Oops. I lied. It was the 23rd. Which was, incidentally, the day after I first spoke on the phone with my new editor.
Well, we’re off to a great start with this blog post.
Let’s try that again, shall we?
In my first year of having an agent, I did a LOT of revising and erm…not so much writing. I started writing a new novel in January 2013 and almost finished it that month, too. To this day, I think it’s the most novel words I’ve written in a month at around 85,000. When I got my offer of representation from Jes, all the fluttery ERMAHGERDs sort of distracted me from finishing, and by the time the flutters abated a bit, it was Revision Time. We did a LOT of work on SHRIKE. A lot. Jes always saw what I was trying to get across and helped me bring it to the surface. By the time we were done, I felt like I was covered in sweat, grime, and possibly some vomit. But it was done and ready to submit.
By that point, I also had another completed manuscript stewing away on my hard drive, so I started revising that. I probably spent six months of 2013 just revising all the things and stomping around like a crazed dinosaur spewing roars about plot points.
Once everything settled a little and the rain tamped down the swirling dust from our whirlwind blast of submissions, I had some ideas floating around and started solidifying those. By year’s end as we neared finalization of the deal for SHRIKE (it happened — it really happened!!!), I finished the manuscript I’d set out with in January.
The past two years have brought so much change to my writing career. Two years ago, I was just setting out for (or returning from, possibly) the Writer’s Digest Conference in NYC, at which a prominent agent bluntly told me, “If you’d brought me this vampire book four years ago, I could have sold it in a hot second. Now not so much.” Two months later, a kindly author friend (less bluntly) told me that this book (my first completed novel, and thus the second as well, which was a sequel) wasn’t submission ready. I put them aside and wrote SHRIKE two months after that.
When I look back two years to see where I was, what I was thinking, and where my writing was, I could say I was filled with optimism. I remember my friend glowing with ten different full requests after the Pitch Slam, and I was just as ecstatic about my three partials because I’d done it. I’d sat in front of real live literary agents and pitched my work to them. Any more requests that day might have killed me. I literally stopped after three because I was floating and didn’t want to come down.

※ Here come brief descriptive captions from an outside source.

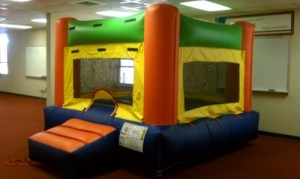 10Fun Indoor Out Bounce House Orange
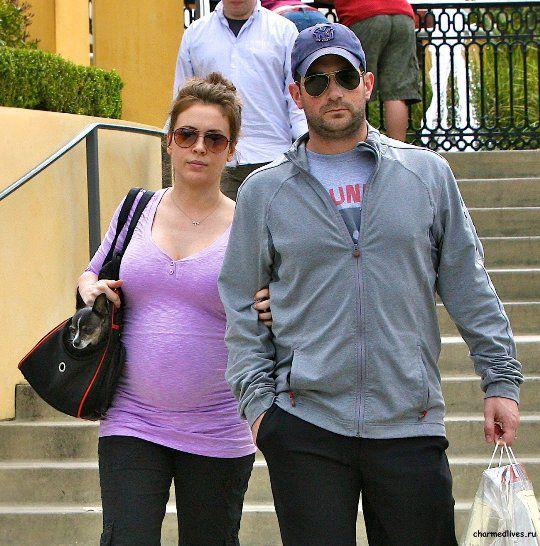 Алисса со вторым мужем и отцом ее ребенка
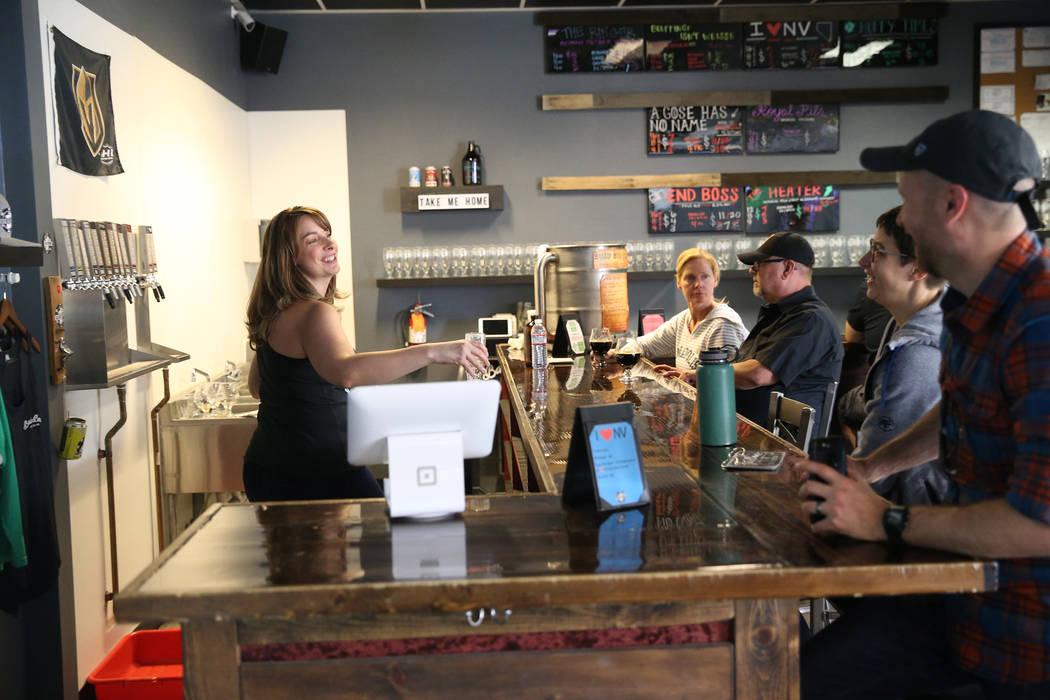La gerente de la oficina, Amber Barkley, a la izquierda, habla con los clientes de Bad Beat Bre ...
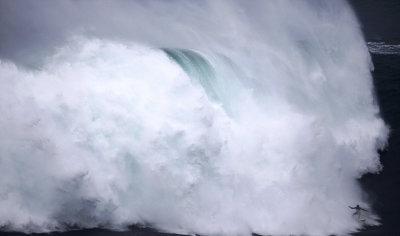 冲浪达人在葡萄牙挑战世界最高巨浪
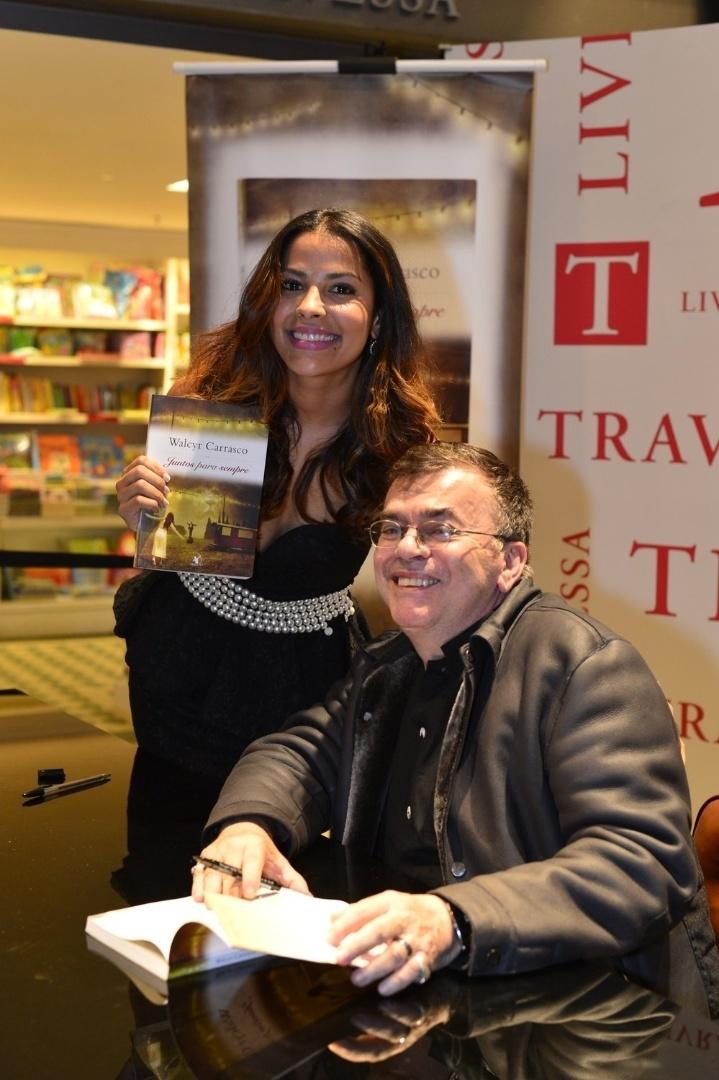 """3.abr.2013 - A ex-BBB Gyselle Soares posa com Walcyr Carrasco e o novo livro do autor, """"Juntos Para Sempre"""""""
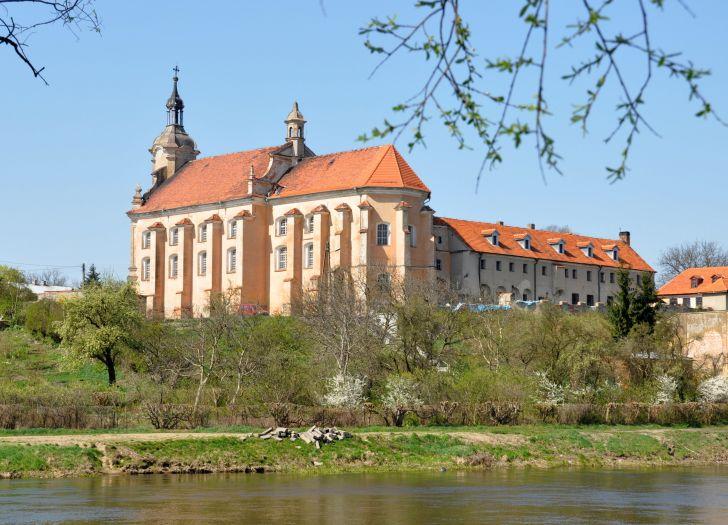 Widok na zabudowania poklasztorne w Pyzdrach od strony Warty
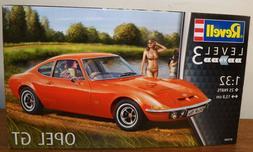 Revell -Germany   1:32  OPEL GT   RMG7680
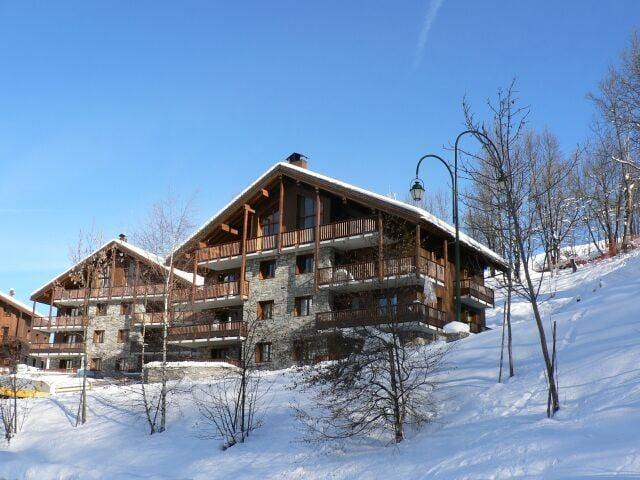 4 Pièces 6 Pers skis aux pieds / LE COCHET 7
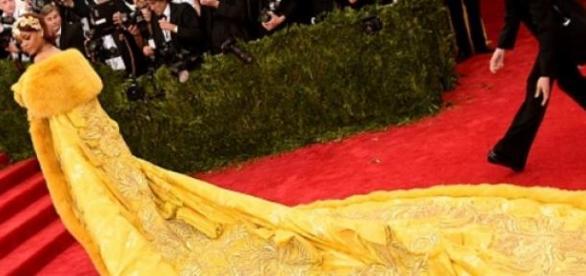 Rihanna abusa da criatividade em vestido longo
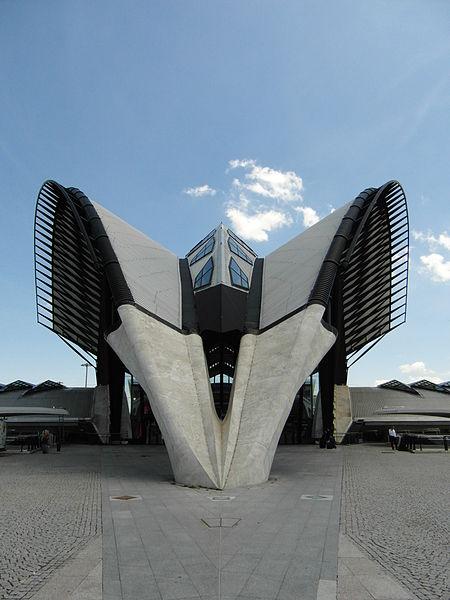 Santiago Calatrava: współczesna architektura i nowoczesny dworzec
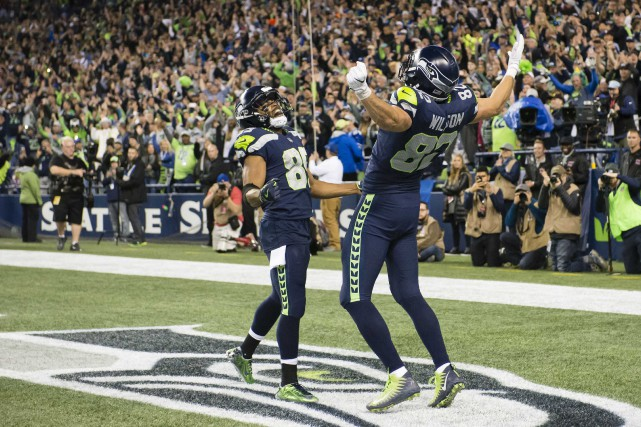 Luke Willson (82) célèbre dans la zone des... (Photo Troy Wayrynen, USA Today Sports)
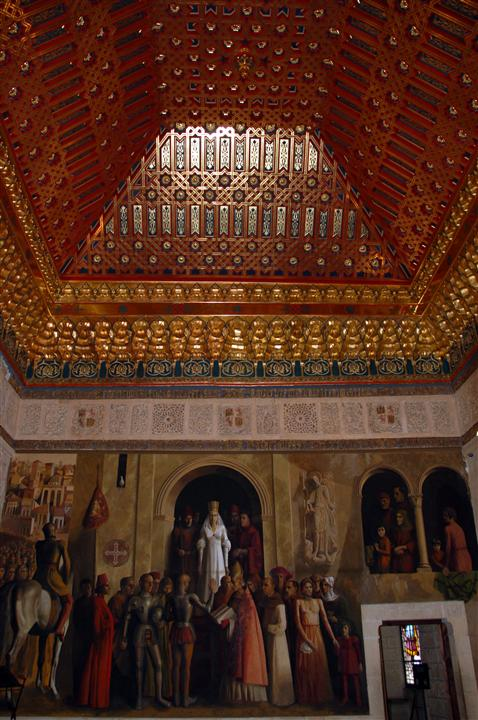 Alcazar of segovia throne room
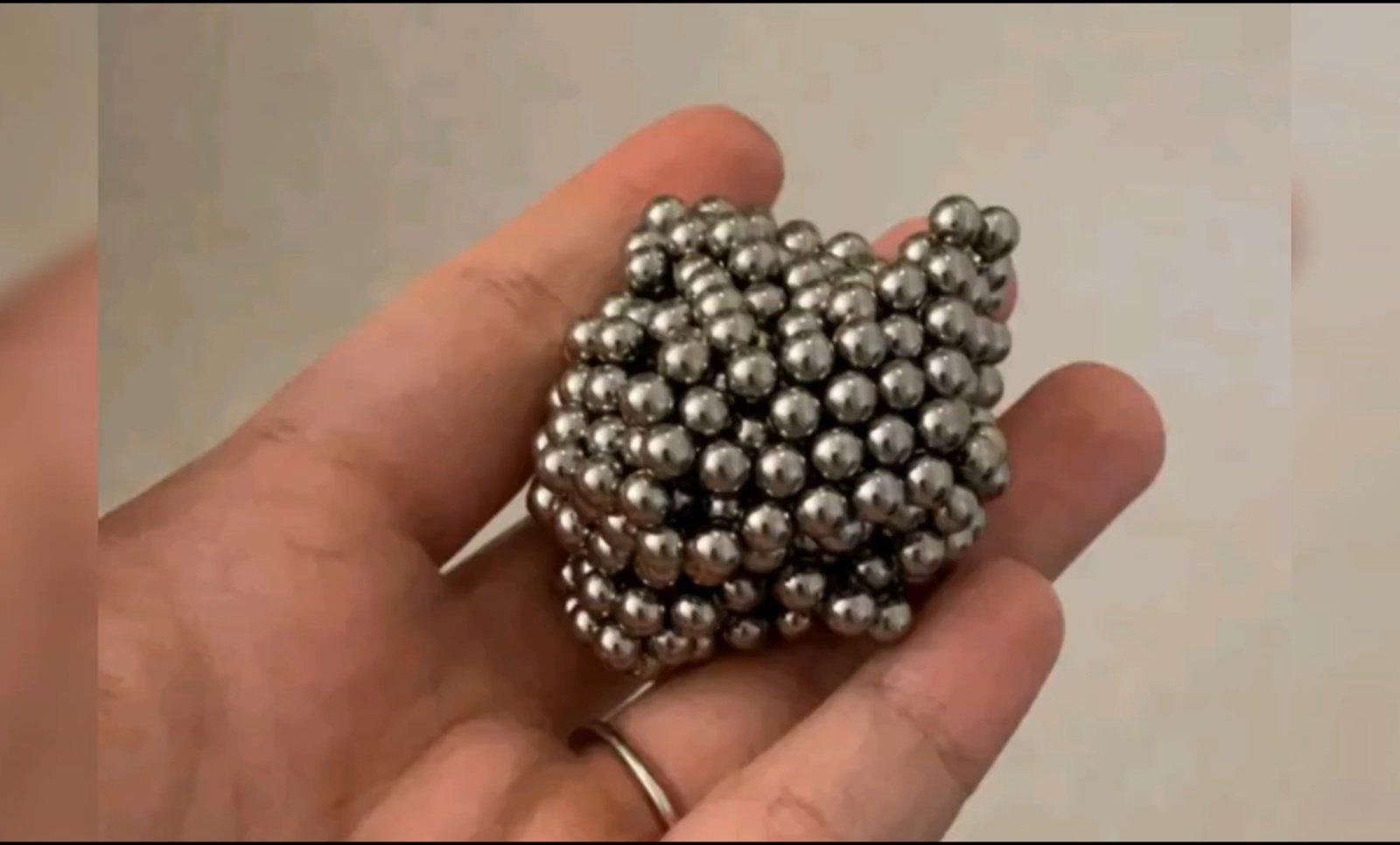 Berniukas prarijo 54 magnetus norėdamas sužinoti, ar prie jo pilvo prilips metalinė lazdelė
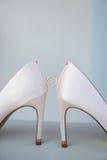 Witte schoen van de Bruid de achtergrond van het huwelijksthema royalty-vrije stock fotografie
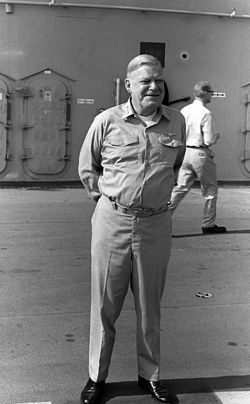 Actor Richard Slattery aboard USS Peleliu (LHA-5) in 1981.jpeg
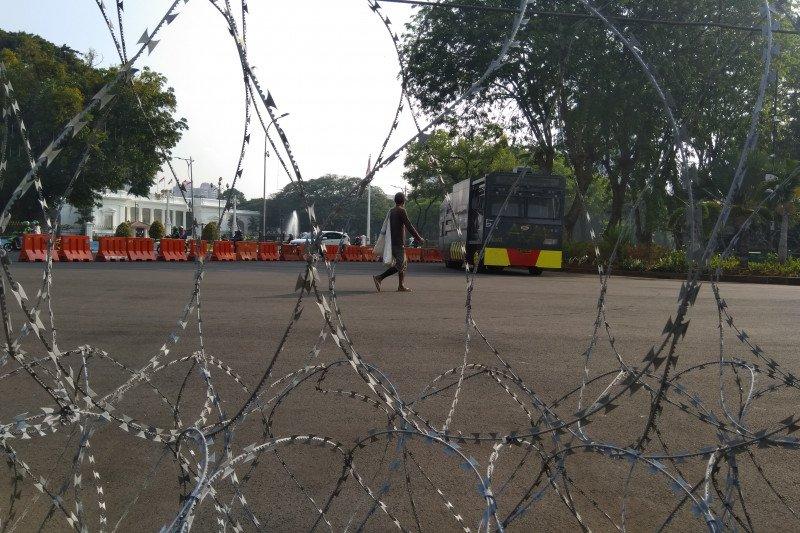 """Info ada demo, satu unit """"water canon"""" disiagakan depan Istana"""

A year ago I was fresh off the high of an offer of rep. It was followed by an offer from a small press, which I turned down because I knew as soon as I talked to her that Jes was the agent for me. Since then she’s been a partner, an occasionally ruthless darling slaughterer, an advocate, and a friend. To this day one of the best things she’s ever said to me was about the second manuscript I ever sent her: “Wow. This book is great. More than that, it’s fucking CLEAN.”
There was still work to be done. I think that’s the lesson here, is that there’s always work to be done. I have never heard of any author sending a book to an agent, selling it, and then it getting printed as is with no changes. There’s always work. And now that SHRIKE is moving onto the next stage, there will be more work to be done. Which is why, one year later, embarking on this entirely new quest with my editor, that I’m very thankful for my agent. She gets my work. She loves it as much as I do, and because of that she always seems to know how to make it pop just this much more. I don’t know that I’d be stepping into this new arena if it hadn’t been for Jes.
Speaking of popping, I’d like to bust open a bottle of bubbly cream soda (cos that’s how we roll) and toast to the first of what I hope will be many successful years with Jes as my partner in crime. (Not actual crime. We don’t do actual crime. If we do, we’ll call you and let you come along, because clearly any crime we did would be awesome, like breaking into the pyramids to hunt for legends and ghosts.)
So cheers to this last trip around the sun. May the coming journey be fruitful, full of fruit, and tootie-fruity.